John J. Ray III, the newest acting CEO of FTX, was on board to ensure the recovery of Enron’s users’ lost funds in 2001. The sum of $26 billion got wiped out during the energy company’s liquidation. Ray ventured in to support users amid the crises, building a status for himself as a fund recoverer.
Ray takes over as CEO of FTX
Ray got appointed to head FTX following the firm’s downfall and the stepping down of Sam Bankman-Fried as CEO. Last week proved tumultuous for the exchange after reporting a hack that swiped over $1 billion of users’ funds. Nevertheless, Binance, the top global cryptocurrency bourse, withdrew from salvaging the firm, consequently flaring up its collapse.
Initially, Sam assured users that the situation was under control but eventually filed for chapter 11 bankruptcy in Delaware on Friday.
Meanwhile, as Ray assumed leadership of FTX, the firm started receiving regulatory queries. Then there was a hack that caused the loss of users’ assets equivalent to $1 billion. On Sunday, the new CEO said he was working with security agencies to prevent such incidents from recurrence.

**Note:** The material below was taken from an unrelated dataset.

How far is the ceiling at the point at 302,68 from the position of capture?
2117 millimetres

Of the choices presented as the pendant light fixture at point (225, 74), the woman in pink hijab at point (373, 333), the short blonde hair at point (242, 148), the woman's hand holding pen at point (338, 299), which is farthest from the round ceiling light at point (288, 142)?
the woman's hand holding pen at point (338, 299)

Further, he promised to recover the defrauded funds by any means necessary.
FTX fails to present past records to Delaware court
Since Ray took over as CEO, FTX has yet to provide records of its past activities to the Delaware Court. Usually, after an institution lays claims of liquidation, the court requests its track records. Hence, FTX’s latest inability to turn over demanded records showed that Ray needed to familiarize himself with the firm’s administration.
Jared Elias, a Harvard University bankruptcy law professor, said Ray is still oblivious to the firm’s previous transactions before its debacle. On Monday, while being questioned by reporters regarding his job at FTX, Ray refused to comment. Instead, he referenced his role in recovering Residential Capital’s creditors’ funds worth $1.8 billion by indicting mortgagers.
In 2001, Ray was known for his active part in Enron during a liquidity emergency. Then, a revelation of theft and manipulation came to light about the company. Users only got compensated after Ray supported their cause to recover their funds.
During his tenure as CEO, he restructured the company and exposed several plays upon investors. This spurred the $1.6 billion settlement of Citigroup bank in 2008. Mark Lichtenstein commended Ray for always walking into the windstorm to save the day, citing his influence on the Enron case.
Furthermore, Ray helped restructure several disheveled companies in the past including Polaroid Corporation, GT Technologies, and Nortel Network, among others.